Six economists, seven opinions

Those who own land benefit enormously in unearned value from infrastructure and other development

The writer is a senior political economist based in Islamabad. He can be reached at perveztahir@yahoo.com

“Landlords Inc.”, a provocatively titled recent article in Dawn by Shahrukh Wani and the opinions it generated reminded me of Barbara Wootton’s quote: “Where there are six economists, there are seven opinions.” Shahrukh’s main point is that those who own land benefit enormously in unearned value from infrastructure and other development. Land is the source of value in most properties. His proposal is to levy an annual tax on property linked to the market value of land. A part of the increasing land value could thus be used for public services. Ehtisham Ahmad thinks that responsible local governance can generate 1.5% of GDP in property taxation by linking the rate per sq. meter to what it costs to deliver services. He has been working on the proposal in the case of China. Ali Cheema says “that’s exactly what we are proposing. Punjab’s current UIPT schedule is interestingly regressive by design! Our initial analysis shows that the ARV based valuation is also regressive compared to property values determined by the e-stamped land sale data at the locality level. The better off aren’t only being given better services they are also being taxed at a lower per area rate.”

Ehtisham finds himself and Ali Cheema on the same page. Now how to persuade the powers that be? This what he has to say: “If you can demonstrate roughly 1.5% of GDP through a combination of taxes related to land, plus an equalization system to ensure that all jurisdictions are able to provide similar levels of services, that would transform the subnational social spending and pandemic ‘building back better’ agenda. This would also make it easier to address the mistakes in national tax design and assignments and transfer mechanisms that should be taken up promptly to address the IMF conditions without resorting to stupid capacity related taxes to meet revenue targets but which destroy the productive base and damage growth prospects (as has happened time and again in failed IMF program after another since around 1990). Time to learn from the Chinese experience, as the Prophet had recommended (Waqar Masud knows all about this, and failed IMF programs too).”
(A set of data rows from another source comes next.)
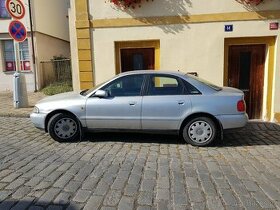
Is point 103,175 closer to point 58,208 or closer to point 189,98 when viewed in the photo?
point 58,208

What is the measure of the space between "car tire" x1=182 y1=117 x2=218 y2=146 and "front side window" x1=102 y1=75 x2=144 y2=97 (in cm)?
126

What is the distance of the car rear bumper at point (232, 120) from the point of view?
5.51m

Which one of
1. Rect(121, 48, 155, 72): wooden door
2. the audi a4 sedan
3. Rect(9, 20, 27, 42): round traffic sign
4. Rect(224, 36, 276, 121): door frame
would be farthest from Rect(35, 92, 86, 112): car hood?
Rect(224, 36, 276, 121): door frame

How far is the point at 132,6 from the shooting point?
7.65 metres

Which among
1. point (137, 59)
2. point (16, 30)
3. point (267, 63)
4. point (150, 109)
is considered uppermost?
point (16, 30)

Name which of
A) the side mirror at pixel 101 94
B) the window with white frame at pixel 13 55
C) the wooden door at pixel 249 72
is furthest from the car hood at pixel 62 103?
the window with white frame at pixel 13 55

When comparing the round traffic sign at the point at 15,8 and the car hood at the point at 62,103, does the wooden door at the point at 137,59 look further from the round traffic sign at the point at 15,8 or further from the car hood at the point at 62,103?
the round traffic sign at the point at 15,8

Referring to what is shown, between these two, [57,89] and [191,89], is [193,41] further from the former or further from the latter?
[57,89]

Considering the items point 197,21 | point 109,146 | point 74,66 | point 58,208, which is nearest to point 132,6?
point 197,21

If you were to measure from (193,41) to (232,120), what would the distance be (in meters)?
2.95

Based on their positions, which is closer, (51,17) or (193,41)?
(193,41)

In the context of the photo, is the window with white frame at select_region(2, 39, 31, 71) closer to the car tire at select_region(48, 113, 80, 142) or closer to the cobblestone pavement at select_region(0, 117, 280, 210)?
the cobblestone pavement at select_region(0, 117, 280, 210)

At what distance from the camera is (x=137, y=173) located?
4.20m

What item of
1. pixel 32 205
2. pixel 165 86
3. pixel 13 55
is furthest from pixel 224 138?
pixel 13 55
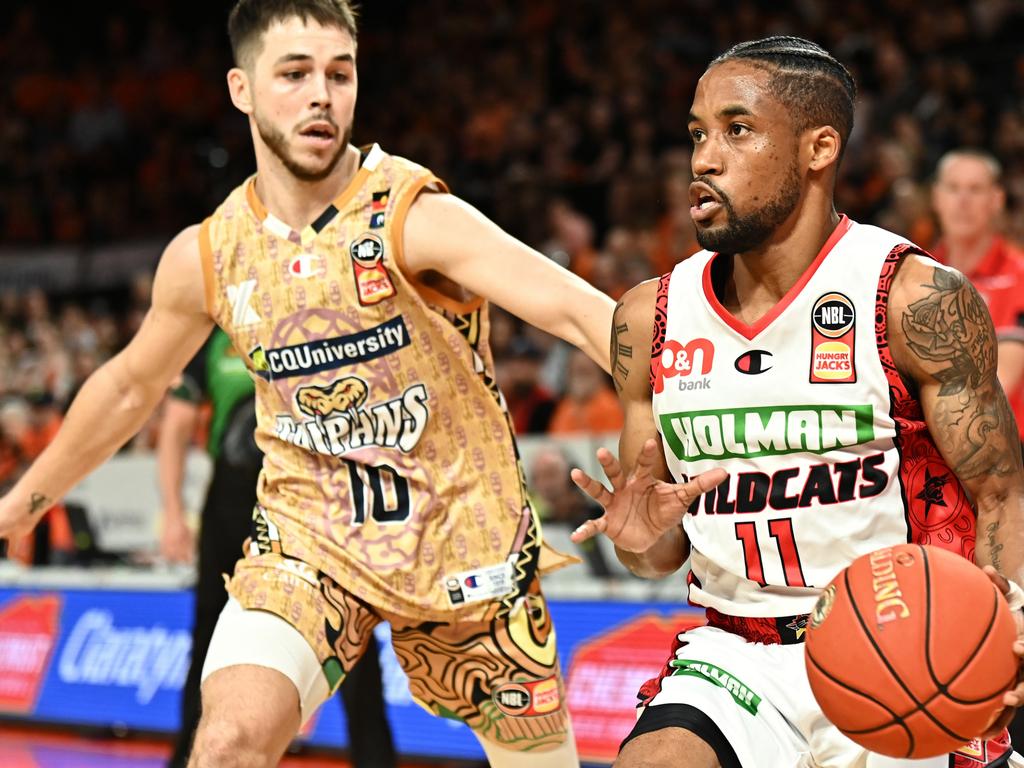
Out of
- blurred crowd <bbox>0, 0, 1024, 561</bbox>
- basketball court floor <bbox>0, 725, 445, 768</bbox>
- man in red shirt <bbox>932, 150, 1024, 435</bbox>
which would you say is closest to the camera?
man in red shirt <bbox>932, 150, 1024, 435</bbox>

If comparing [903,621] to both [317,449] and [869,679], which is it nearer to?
[869,679]

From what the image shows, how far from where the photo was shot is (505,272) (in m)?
4.02

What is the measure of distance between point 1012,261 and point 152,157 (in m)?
14.2

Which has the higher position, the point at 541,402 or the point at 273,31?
the point at 273,31

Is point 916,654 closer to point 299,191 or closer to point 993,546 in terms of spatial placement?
point 993,546

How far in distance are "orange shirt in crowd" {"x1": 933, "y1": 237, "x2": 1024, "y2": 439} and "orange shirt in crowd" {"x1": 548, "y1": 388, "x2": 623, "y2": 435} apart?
10.6 feet

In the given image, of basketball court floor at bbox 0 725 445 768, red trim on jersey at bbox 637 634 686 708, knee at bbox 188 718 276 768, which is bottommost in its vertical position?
basketball court floor at bbox 0 725 445 768

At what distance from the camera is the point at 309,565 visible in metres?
4.05

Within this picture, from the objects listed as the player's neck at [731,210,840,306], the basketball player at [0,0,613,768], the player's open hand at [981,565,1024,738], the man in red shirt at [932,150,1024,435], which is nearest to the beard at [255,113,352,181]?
the basketball player at [0,0,613,768]

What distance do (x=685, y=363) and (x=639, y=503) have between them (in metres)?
0.35

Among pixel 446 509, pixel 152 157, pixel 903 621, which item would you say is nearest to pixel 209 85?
pixel 152 157

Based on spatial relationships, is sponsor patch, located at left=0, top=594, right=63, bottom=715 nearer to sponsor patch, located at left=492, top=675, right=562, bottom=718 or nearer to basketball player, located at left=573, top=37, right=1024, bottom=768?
sponsor patch, located at left=492, top=675, right=562, bottom=718

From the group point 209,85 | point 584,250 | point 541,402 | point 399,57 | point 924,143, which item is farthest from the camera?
point 209,85

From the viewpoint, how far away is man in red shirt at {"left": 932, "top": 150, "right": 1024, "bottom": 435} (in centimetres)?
552
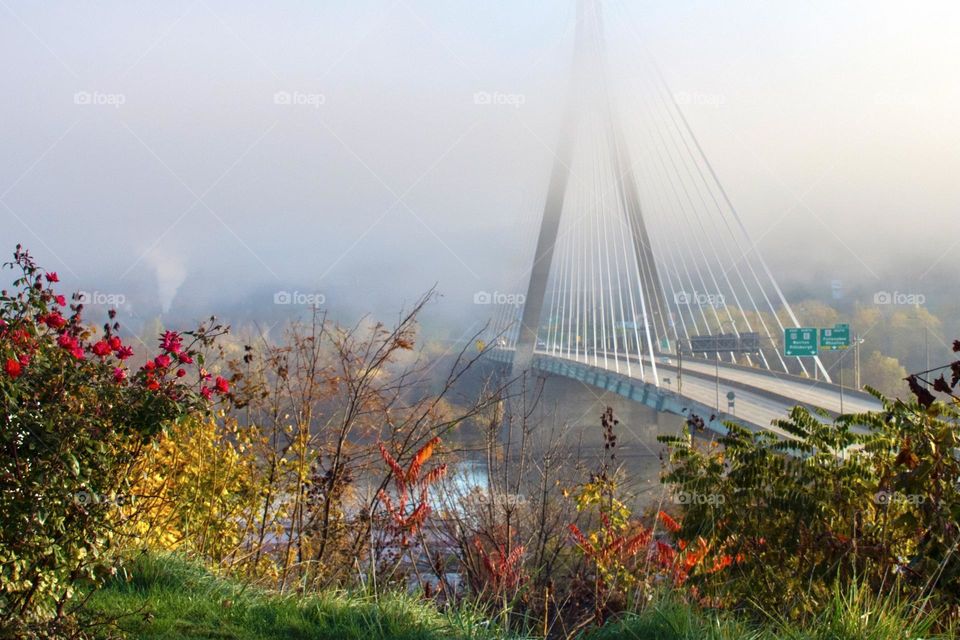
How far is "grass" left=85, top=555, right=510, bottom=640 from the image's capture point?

Nadeem Ul Haque says, “good kid.” He agrees that “We are the only country with judges, engineers, police, universities, schools, utilities, FBR, army all involved in land development. What a waste.” That is as far as the agreement goes. “So great to tax people and not change a stupid model where no one knows where the buck stops.” The fire continues: “Sensationalizing does not make a point. Typical donor tactic. Taking his first figure into account which may be high. 2013-18 he says 85% growth. Annualized 13%. Dollar value depreciated by 8% or so. Let us get realistic. This area is badly articulated. The assumption is that land has to be taxed; rest is mere rationalism.” Huzaima and Ikram remind us that “the Federal Board of Revenue can acquire the property offering market price in terms of Section 230F(3) of the Income Tax Ordinance, 2001 where value declared is understated.” Finally, those who think property is nothing but files, listen to Salman Shah: “It provides liquidity to the land market. Very important innovation in Pakistan…The lack of formal finance in functioning of the land market.” Nasir Javed makes the “statement with full authority” that “the overall taxation system in the urban sector of Pakistan is designed in a manner that poor are subsidizing the rich. Be it property tax… land value tax… transport… water… waste management, etc.”

No wonder, Churchill chided Keynes for two opinions on every issue.

Published in The Express Tribune, November 27th, 2020.